Don’t worry, this project definitely does not involve bringing any real-life bugs indoors! Instead, it is a simple kids game based on my children’s favourite outdoor activity, which you can play indoors on a rainy day.
The thing my children love to do most in the garden is to turn over the paving slabs in our path looking for bugs. It’s quite sweet to see them occupied (together!) but such a simple activity, but it also drives us a little potty as the slabs are usually replaced at a strange angle.
This project was inspired by that activity, now they can have an indoor bug hunt by turning the wooden slabs to find matching pairs of bugs.
How to make the wooden bug slabs
First what not to do…
The Mod Podge disaster
I read quite a few craft blogs and I find it useful when people explain the things that didn’t work for them, as much as those that did, so I want to tell you about what I tried for this project that didn’t work!
I wanted to transfer the images of the bugs to the wood, so after lots of research, I bought Mod Podge Photo Transfer. What I was expecting was a product that would transfer the image, but what I didn’t realise is that Mod Podge also transfers the paper. The results not only required me to wait 24 hours, but were also really disappointing….
So I went back to the drawing board, more research and more youtube videos! I didn’t want to buy more products and most tutorials recommended either polycrylic or freezer paper neither of which are easy to get hold of in the UK. Then I realised I had just what I needed in my office drawer and transferring the image was quick, easy and cheap.
What you’ll need for this project
• 20 small slices of wood
• A printer (ink jet or laser)
• Parcel labels
• Spray varnish
• Free download of bugs
Where to get the bug images
The bugs used in this project are actually part of a free font called Insect Icons which you can download at www.dafont.com. If you’d like to have total control over your choice of bugs you can download the font for free yourself and then click on the download to install on your computer. Then open any software which you can type in (Microsoft Word, Photoshop etc.) Type the alphabet and change the font choice to Insect Icons. Instead of getting a selection of letters, you will now get a selection of bugs. Choose the ones you like and delete the rest.

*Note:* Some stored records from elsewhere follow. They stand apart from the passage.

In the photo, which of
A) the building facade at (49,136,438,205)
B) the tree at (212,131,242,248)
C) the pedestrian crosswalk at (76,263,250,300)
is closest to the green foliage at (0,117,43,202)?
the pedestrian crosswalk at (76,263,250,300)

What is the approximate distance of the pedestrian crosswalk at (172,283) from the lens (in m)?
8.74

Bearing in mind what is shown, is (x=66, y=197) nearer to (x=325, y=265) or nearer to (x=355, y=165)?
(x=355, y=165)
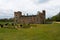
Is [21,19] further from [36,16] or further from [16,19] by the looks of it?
[36,16]

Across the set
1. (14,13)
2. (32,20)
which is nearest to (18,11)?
(14,13)

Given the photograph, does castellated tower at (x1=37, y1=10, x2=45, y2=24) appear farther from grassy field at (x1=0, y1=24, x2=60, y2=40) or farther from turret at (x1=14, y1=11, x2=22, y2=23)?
grassy field at (x1=0, y1=24, x2=60, y2=40)

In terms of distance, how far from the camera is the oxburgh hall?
230ft

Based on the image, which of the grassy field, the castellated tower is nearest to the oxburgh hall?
the castellated tower

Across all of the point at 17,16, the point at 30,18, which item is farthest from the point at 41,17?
the point at 17,16

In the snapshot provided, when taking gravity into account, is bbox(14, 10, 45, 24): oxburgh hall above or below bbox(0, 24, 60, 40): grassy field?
above

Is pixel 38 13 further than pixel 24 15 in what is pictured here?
No

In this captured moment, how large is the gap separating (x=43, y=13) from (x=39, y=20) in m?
4.03

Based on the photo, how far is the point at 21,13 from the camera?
74062 mm

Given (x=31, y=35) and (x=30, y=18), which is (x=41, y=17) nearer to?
(x=30, y=18)

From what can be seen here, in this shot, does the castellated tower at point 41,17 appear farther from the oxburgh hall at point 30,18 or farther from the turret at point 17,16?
the turret at point 17,16

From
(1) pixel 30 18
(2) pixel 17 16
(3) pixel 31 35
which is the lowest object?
(3) pixel 31 35

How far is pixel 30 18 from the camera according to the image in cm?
7106

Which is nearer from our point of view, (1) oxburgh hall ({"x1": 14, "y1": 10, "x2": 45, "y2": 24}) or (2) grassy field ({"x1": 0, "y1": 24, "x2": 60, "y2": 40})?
(2) grassy field ({"x1": 0, "y1": 24, "x2": 60, "y2": 40})
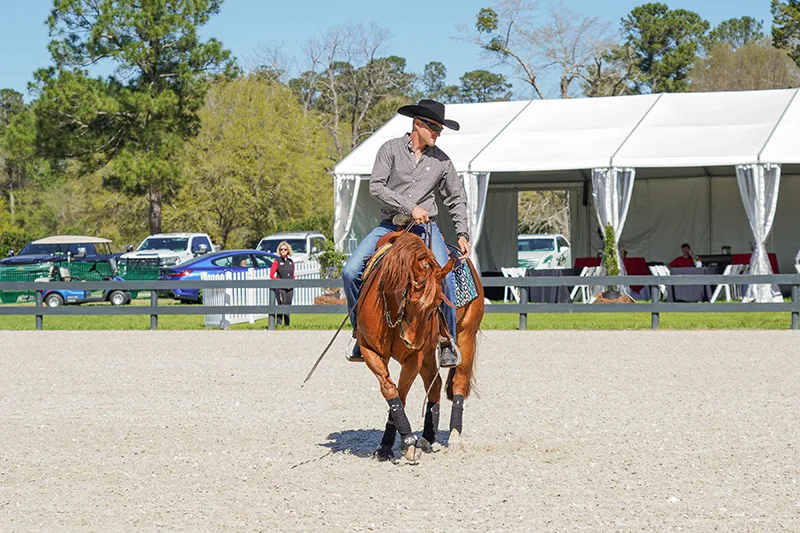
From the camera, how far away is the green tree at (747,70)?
6322 cm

There are loads of bugs to choose from, but to make it quick and easy I have picked 10 of my favourite and made them available as a free PDF download.
How to easily transfer images to wood
To transfer the bugs to the wood circles, the first thing you will need is to download the free bug template. You’ll be printing the bugs on to the shiny side of the backing paper that comes with sheets of address labels.
The shiny paper means that the ink is deposited unset on to the surface and can easily be transferred from there on to the wood.
Be very careful when you remove the sheet from the printer, as I said the ink is not set and so will smudge easily. Cut each bug out in turn and place the printed side face down on the wood. Once it has made contact with the wood don’t move it again! Hold it firmly in place with a couple of fingers while you press down the rest. I find a scraper (the kind you use for wallpaper or perhaps bread making) is useful here. Just ensure you keep hold of one point of the paper at all times.
The ink transfers to the wood very quickly and when you take the paper away you should have a print of the insect on the wood and just a tiny amount remaining on the paper.
Repeat this process with all the bugs. To have matching pairs you’ll need to print two sheets, but you could also play a variation of this game where children search for the bugs and get points for bugs and no points when they find a blank wooden coin.
The final step is to protect the finished wood slices. I used a spray varnish for this, it’s very quick and there is less risk of smudging the printed bugs.